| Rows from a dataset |
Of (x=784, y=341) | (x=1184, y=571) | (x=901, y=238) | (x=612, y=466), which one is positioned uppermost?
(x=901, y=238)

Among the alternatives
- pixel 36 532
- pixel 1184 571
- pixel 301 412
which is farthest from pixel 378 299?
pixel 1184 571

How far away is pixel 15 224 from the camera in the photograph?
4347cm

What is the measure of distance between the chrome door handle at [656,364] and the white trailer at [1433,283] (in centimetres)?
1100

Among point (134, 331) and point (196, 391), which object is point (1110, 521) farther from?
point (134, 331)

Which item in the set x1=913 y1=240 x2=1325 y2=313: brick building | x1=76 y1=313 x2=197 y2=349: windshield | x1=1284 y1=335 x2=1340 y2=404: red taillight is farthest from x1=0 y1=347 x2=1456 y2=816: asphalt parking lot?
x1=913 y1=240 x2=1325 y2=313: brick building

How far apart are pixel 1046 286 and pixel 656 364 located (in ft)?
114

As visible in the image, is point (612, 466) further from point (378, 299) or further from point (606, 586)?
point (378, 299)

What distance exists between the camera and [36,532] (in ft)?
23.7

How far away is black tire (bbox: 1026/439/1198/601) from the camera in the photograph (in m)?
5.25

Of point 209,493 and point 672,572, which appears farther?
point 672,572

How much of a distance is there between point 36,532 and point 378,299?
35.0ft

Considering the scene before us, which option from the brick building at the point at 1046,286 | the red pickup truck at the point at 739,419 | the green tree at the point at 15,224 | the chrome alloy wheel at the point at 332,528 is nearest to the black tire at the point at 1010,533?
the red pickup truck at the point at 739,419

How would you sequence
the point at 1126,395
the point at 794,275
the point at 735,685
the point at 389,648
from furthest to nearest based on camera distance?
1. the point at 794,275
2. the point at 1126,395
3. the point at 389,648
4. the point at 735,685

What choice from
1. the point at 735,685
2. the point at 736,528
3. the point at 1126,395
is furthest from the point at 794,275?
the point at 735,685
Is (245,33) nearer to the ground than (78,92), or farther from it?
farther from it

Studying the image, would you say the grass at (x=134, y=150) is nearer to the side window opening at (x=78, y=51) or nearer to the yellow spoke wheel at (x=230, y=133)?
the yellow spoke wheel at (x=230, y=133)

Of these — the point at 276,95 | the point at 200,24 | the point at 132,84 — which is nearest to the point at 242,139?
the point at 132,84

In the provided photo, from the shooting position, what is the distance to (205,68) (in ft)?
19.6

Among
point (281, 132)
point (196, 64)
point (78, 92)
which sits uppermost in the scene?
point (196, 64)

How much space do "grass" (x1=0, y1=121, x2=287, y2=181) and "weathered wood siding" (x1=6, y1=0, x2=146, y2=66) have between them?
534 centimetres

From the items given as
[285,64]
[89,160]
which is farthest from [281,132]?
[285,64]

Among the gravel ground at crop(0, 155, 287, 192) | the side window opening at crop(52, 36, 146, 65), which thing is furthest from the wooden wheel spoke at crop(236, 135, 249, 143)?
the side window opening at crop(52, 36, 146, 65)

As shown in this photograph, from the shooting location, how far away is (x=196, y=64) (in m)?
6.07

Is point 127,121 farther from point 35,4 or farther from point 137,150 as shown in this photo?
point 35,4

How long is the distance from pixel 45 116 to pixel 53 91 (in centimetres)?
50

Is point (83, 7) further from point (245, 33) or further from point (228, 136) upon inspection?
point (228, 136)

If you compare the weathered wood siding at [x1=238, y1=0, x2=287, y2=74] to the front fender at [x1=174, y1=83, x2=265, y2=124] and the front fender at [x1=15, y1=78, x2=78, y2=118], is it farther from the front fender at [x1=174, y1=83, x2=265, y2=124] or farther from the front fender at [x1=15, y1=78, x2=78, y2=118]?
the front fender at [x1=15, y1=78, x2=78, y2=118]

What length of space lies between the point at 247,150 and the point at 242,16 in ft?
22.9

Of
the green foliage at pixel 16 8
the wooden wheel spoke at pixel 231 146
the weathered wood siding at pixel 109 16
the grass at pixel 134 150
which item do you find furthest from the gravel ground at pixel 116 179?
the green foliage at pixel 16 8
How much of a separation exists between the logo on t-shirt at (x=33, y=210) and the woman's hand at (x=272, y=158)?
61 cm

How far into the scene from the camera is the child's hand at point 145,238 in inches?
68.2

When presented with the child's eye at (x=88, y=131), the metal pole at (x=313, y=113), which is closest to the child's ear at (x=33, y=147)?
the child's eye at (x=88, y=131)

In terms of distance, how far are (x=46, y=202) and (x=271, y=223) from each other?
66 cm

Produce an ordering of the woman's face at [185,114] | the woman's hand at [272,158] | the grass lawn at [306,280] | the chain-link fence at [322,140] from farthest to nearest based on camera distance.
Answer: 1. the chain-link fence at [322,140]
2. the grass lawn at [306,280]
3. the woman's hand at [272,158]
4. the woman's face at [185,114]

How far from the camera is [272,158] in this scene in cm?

| What is expected |
Extract every row above and reproduce each one word for word, without changing anything.

| Reply |
Of (x=784, y=341) | (x=1184, y=571) | (x=901, y=238) | (x=612, y=466), which one is positioned uppermost?
(x=901, y=238)

Among the alternatives
- pixel 36 532
- pixel 1184 571
- pixel 301 412
which is farthest from pixel 378 299?
pixel 1184 571

How far away is pixel 15 224 from the camera in the photograph?
4347cm

What is the measure of distance between the chrome door handle at [656,364] and the white trailer at [1433,283] (in centimetres)?
1100

Among point (134, 331) and point (196, 391), which object is point (1110, 521) farther from?
point (134, 331)

Which item in the set x1=913 y1=240 x2=1325 y2=313: brick building | x1=76 y1=313 x2=197 y2=349: windshield | x1=1284 y1=335 x2=1340 y2=404: red taillight is farthest from x1=0 y1=347 x2=1456 y2=816: asphalt parking lot?
x1=913 y1=240 x2=1325 y2=313: brick building

How far apart are pixel 1046 286 and pixel 656 364 located (in ft)?
114

As visible in the image, is point (612, 466) further from point (378, 299) or further from point (606, 586)?
point (378, 299)

What distance exists between the camera and [36,532] (in ft)?
23.7

How far away is black tire (bbox: 1026/439/1198/601) from the camera in the photograph (in m)?
5.25

Of point 209,493 and point 672,572, which appears farther?
point 672,572

How much of a distance is there between point 36,532 and point 378,299?
35.0ft

Considering the scene before us, which option from the brick building at the point at 1046,286 | the red pickup truck at the point at 739,419 | the green tree at the point at 15,224 | the chrome alloy wheel at the point at 332,528 is nearest to the black tire at the point at 1010,533?
the red pickup truck at the point at 739,419

How would you sequence
the point at 1126,395
the point at 794,275
the point at 735,685
the point at 389,648
from furthest to nearest based on camera distance?
1. the point at 794,275
2. the point at 1126,395
3. the point at 389,648
4. the point at 735,685

What choice from
1. the point at 735,685
2. the point at 736,528
3. the point at 1126,395
is furthest from the point at 794,275?
the point at 735,685
Is (245,33) nearer to the ground than (78,92), or farther from it?
farther from it

Studying the image, would you say the grass at (x=134, y=150) is nearer to the side window opening at (x=78, y=51) or nearer to the yellow spoke wheel at (x=230, y=133)?
the yellow spoke wheel at (x=230, y=133)

Of these — the point at 276,95 | the point at 200,24 | the point at 132,84 — which is nearest to the point at 242,139?
the point at 132,84

In the provided photo, from the shooting position, what is the distance to (205,68) (in ft)?
19.6

Among
point (281, 132)
point (196, 64)
point (78, 92)
which sits uppermost in the scene?
point (196, 64)

How much space do "grass" (x1=0, y1=121, x2=287, y2=181) and "weathered wood siding" (x1=6, y1=0, x2=146, y2=66) have between them?
534 centimetres

From the items given as
[285,64]
[89,160]
which is farthest from [281,132]?
[285,64]

Among the gravel ground at crop(0, 155, 287, 192) | the side window opening at crop(52, 36, 146, 65), which thing is furthest from the wooden wheel spoke at crop(236, 135, 249, 143)?
the side window opening at crop(52, 36, 146, 65)

As shown in this photograph, from the shooting location, how far away is (x=196, y=64) (in m)?
6.07

Is point 127,121 farther from point 35,4 or farther from point 137,150 as shown in this photo?
point 35,4

How long is the distance from pixel 45 116 to pixel 53 91 (in centimetres)?
50

Is point (83, 7) further from point (245, 33) or further from point (228, 136) upon inspection?
point (228, 136)

If you compare the weathered wood siding at [x1=238, y1=0, x2=287, y2=74] to the front fender at [x1=174, y1=83, x2=265, y2=124] and the front fender at [x1=15, y1=78, x2=78, y2=118], is it farther from the front fender at [x1=174, y1=83, x2=265, y2=124] or farther from the front fender at [x1=15, y1=78, x2=78, y2=118]?
the front fender at [x1=15, y1=78, x2=78, y2=118]

What length of space lies between the point at 247,150 and the point at 242,16 in ft?
22.9

Of
the green foliage at pixel 16 8
the wooden wheel spoke at pixel 231 146
the weathered wood siding at pixel 109 16
the grass at pixel 134 150
which item do you find furthest from the gravel ground at pixel 116 179?
the green foliage at pixel 16 8
How much of a separation exists between the logo on t-shirt at (x=33, y=210) and the woman's hand at (x=272, y=158)?
61 cm

How far into the scene from the camera is the child's hand at point 145,238 in inches?
68.2

When presented with the child's eye at (x=88, y=131), the metal pole at (x=313, y=113), which is closest to the child's ear at (x=33, y=147)?
the child's eye at (x=88, y=131)

In terms of distance, how far are (x=46, y=202) and (x=271, y=223) from each other?
66 cm

Produce an ordering of the woman's face at [185,114] | the woman's hand at [272,158] | the grass lawn at [306,280] | the chain-link fence at [322,140] from farthest to nearest based on camera distance.
Answer: 1. the chain-link fence at [322,140]
2. the grass lawn at [306,280]
3. the woman's hand at [272,158]
4. the woman's face at [185,114]

How far from the camera is [272,158] in this scene in cm?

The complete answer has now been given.